Copy the material below word for word, leaving out the pictures.

━━━ Input records

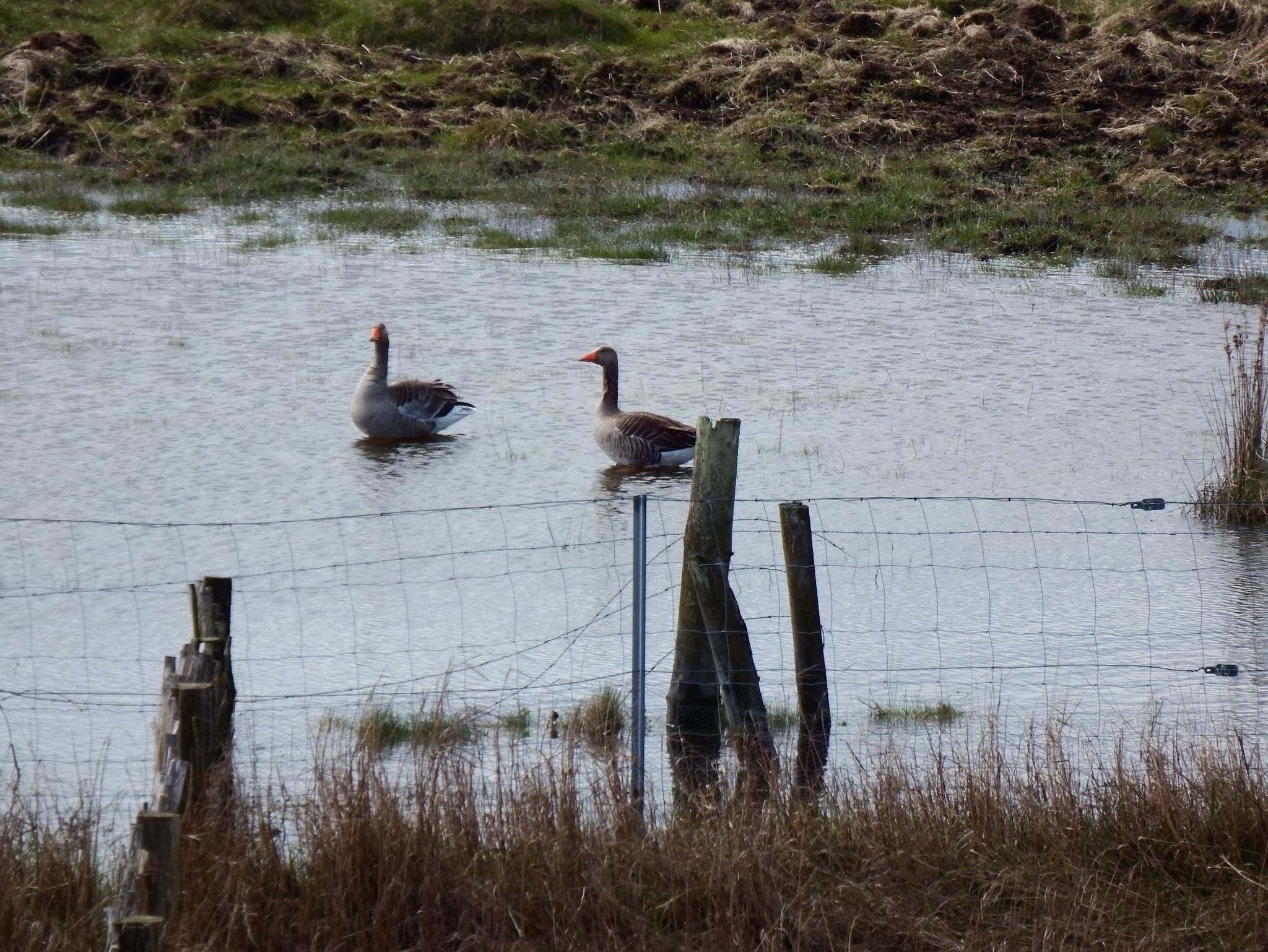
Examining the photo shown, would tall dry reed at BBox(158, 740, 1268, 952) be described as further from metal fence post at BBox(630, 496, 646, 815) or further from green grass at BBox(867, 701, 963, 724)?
green grass at BBox(867, 701, 963, 724)

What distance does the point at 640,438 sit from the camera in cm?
1148

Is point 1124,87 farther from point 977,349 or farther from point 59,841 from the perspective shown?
point 59,841

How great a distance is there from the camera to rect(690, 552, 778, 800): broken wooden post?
6469mm

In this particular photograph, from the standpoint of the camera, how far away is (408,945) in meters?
4.84

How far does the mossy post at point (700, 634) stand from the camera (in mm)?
6426

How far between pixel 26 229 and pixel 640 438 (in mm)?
12478

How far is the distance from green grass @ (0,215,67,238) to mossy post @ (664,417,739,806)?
638 inches

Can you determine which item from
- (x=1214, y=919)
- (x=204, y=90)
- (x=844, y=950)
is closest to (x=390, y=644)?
(x=844, y=950)

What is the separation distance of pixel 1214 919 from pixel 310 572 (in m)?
5.43

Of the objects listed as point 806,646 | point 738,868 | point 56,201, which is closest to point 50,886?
point 738,868

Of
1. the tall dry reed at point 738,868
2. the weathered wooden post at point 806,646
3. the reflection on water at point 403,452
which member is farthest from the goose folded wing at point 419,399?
the tall dry reed at point 738,868

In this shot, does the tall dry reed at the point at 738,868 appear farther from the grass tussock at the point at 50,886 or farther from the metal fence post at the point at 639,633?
the metal fence post at the point at 639,633

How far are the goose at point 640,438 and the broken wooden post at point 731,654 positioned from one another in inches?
190

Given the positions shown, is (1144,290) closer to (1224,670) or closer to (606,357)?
(606,357)
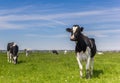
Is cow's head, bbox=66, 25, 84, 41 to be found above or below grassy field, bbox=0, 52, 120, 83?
above

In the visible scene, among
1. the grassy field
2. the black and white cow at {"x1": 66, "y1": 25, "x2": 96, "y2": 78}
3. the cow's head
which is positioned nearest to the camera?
the grassy field

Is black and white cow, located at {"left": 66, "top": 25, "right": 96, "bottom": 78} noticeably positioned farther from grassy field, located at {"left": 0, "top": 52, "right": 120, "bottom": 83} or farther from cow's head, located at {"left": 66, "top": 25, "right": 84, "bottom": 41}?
grassy field, located at {"left": 0, "top": 52, "right": 120, "bottom": 83}

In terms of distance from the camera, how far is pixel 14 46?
1629 inches

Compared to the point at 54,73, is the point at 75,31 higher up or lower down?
higher up

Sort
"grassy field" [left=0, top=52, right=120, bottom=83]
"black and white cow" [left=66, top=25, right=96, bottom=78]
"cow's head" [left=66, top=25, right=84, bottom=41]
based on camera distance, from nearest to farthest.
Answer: "grassy field" [left=0, top=52, right=120, bottom=83]
"cow's head" [left=66, top=25, right=84, bottom=41]
"black and white cow" [left=66, top=25, right=96, bottom=78]

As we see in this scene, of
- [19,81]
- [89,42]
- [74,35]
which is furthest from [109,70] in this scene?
[19,81]

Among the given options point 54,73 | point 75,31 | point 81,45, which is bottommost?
point 54,73

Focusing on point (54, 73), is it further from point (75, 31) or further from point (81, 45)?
point (75, 31)

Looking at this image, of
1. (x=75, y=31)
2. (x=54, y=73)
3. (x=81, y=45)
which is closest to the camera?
(x=75, y=31)

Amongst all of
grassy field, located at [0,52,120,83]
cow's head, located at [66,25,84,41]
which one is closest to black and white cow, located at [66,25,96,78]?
cow's head, located at [66,25,84,41]

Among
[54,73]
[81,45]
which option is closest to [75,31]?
[81,45]

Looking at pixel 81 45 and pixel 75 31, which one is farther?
pixel 81 45

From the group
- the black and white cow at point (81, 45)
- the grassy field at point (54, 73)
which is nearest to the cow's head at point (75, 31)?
the black and white cow at point (81, 45)

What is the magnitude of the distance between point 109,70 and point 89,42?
5687 mm
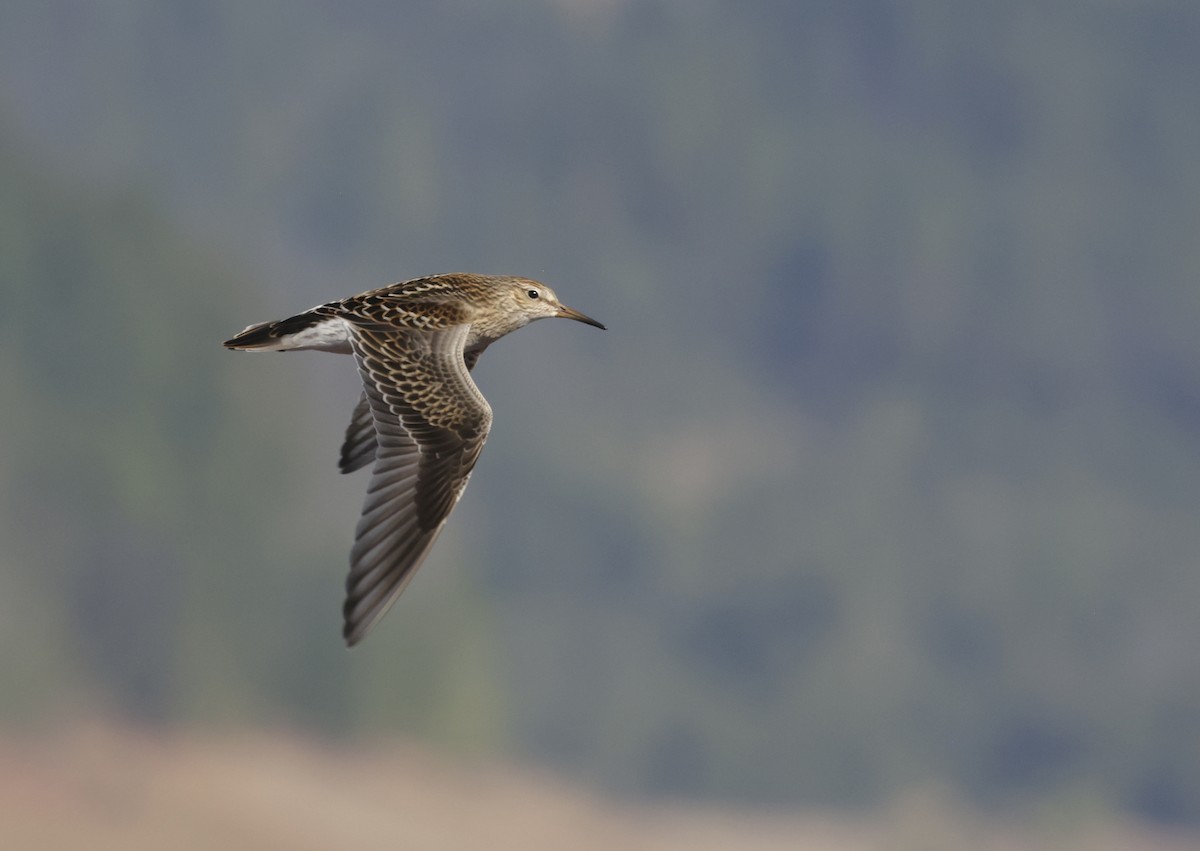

━━━━━━

### Solved problem
Examining the photo shown, would tall dry reed at BBox(158, 740, 1268, 952) be described as further from metal fence post at BBox(630, 496, 646, 815) or further from green grass at BBox(867, 701, 963, 724)?
green grass at BBox(867, 701, 963, 724)

What distance does the point at 640,438 sit from the camera in cm?
1148

Is point 1124,87 farther from point 977,349 or farther from point 59,841 from the perspective shown?
point 59,841

How great a distance is there from the camera to rect(690, 552, 778, 800): broken wooden post?
6469mm

In this particular photograph, from the standpoint of the camera, how far away is (408,945) in meters?
4.84

How far does the mossy post at point (700, 634) stand from the camera (in mm)?
6426

How far between pixel 26 229 and pixel 640 438 (in mm)?
12478

How far is the distance from green grass @ (0,215,67,238) to mossy post @ (664,417,739,806)?
638 inches

Can you determine which item from
- (x=1214, y=919)
- (x=204, y=90)
- (x=844, y=950)
is closest to (x=390, y=644)?
(x=844, y=950)

What is the separation distance of pixel 1214 919 from pixel 310 572 (in m)?
5.43

Of the objects listed as point 806,646 | point 738,868 | point 56,201, which is closest to point 50,886?
point 738,868

Of
1. the tall dry reed at point 738,868
2. the weathered wooden post at point 806,646
3. the reflection on water at point 403,452
which member is farthest from the goose folded wing at point 419,399?
the tall dry reed at point 738,868

In this shot, does the tall dry reed at the point at 738,868 appear farther from the grass tussock at the point at 50,886 or farther from the metal fence post at the point at 639,633?
the metal fence post at the point at 639,633

How far are the goose at point 640,438 and the broken wooden post at point 731,654 positioned from one another in inches?
190

Given the positions shown, is (1144,290) closer to (1224,670) or closer to (606,357)?
(606,357)
Is cow's head, bbox=66, 25, 84, 41 to be found above or below grassy field, bbox=0, 52, 120, 83?
above

In the visible scene, among
1. the grassy field
2. the black and white cow at {"x1": 66, "y1": 25, "x2": 96, "y2": 78}
3. the cow's head
which is positioned nearest to the camera?
the grassy field

Is black and white cow, located at {"left": 66, "top": 25, "right": 96, "bottom": 78} noticeably positioned farther from grassy field, located at {"left": 0, "top": 52, "right": 120, "bottom": 83} or farther from cow's head, located at {"left": 66, "top": 25, "right": 84, "bottom": 41}?
grassy field, located at {"left": 0, "top": 52, "right": 120, "bottom": 83}

In terms of distance from the camera, how far is pixel 14 46?
1629 inches

Compared to the point at 54,73, is the point at 75,31 higher up or lower down?
higher up

Sort
"grassy field" [left=0, top=52, right=120, bottom=83]
"black and white cow" [left=66, top=25, right=96, bottom=78]
"cow's head" [left=66, top=25, right=84, bottom=41]
based on camera distance, from nearest to farthest.
Answer: "grassy field" [left=0, top=52, right=120, bottom=83]
"cow's head" [left=66, top=25, right=84, bottom=41]
"black and white cow" [left=66, top=25, right=96, bottom=78]

As we see in this scene, of
- [19,81]
- [89,42]
- [74,35]
which is furthest from [109,70] in this scene?
[19,81]

Among the given options point 54,73 | point 75,31 | point 81,45, which is bottommost?
point 54,73

Focusing on point (54, 73), is it further from point (75, 31) or further from point (81, 45)?
point (75, 31)

Looking at this image, of
1. (x=75, y=31)
2. (x=54, y=73)
3. (x=81, y=45)
which is closest to the camera?
(x=75, y=31)

Amongst all of
grassy field, located at [0,52,120,83]
cow's head, located at [66,25,84,41]
which one is closest to black and white cow, located at [66,25,96,78]?
cow's head, located at [66,25,84,41]

Among
[54,73]
[81,45]
which option is closest to [75,31]?
[81,45]

Looking at pixel 81 45 and pixel 75 31, which one is farther?
pixel 81 45

From the group
- the black and white cow at point (81, 45)
- the grassy field at point (54, 73)
which is nearest to the cow's head at point (75, 31)?
the black and white cow at point (81, 45)

What is the magnitude of the distance between point 109,70 and point 89,42?
5687 mm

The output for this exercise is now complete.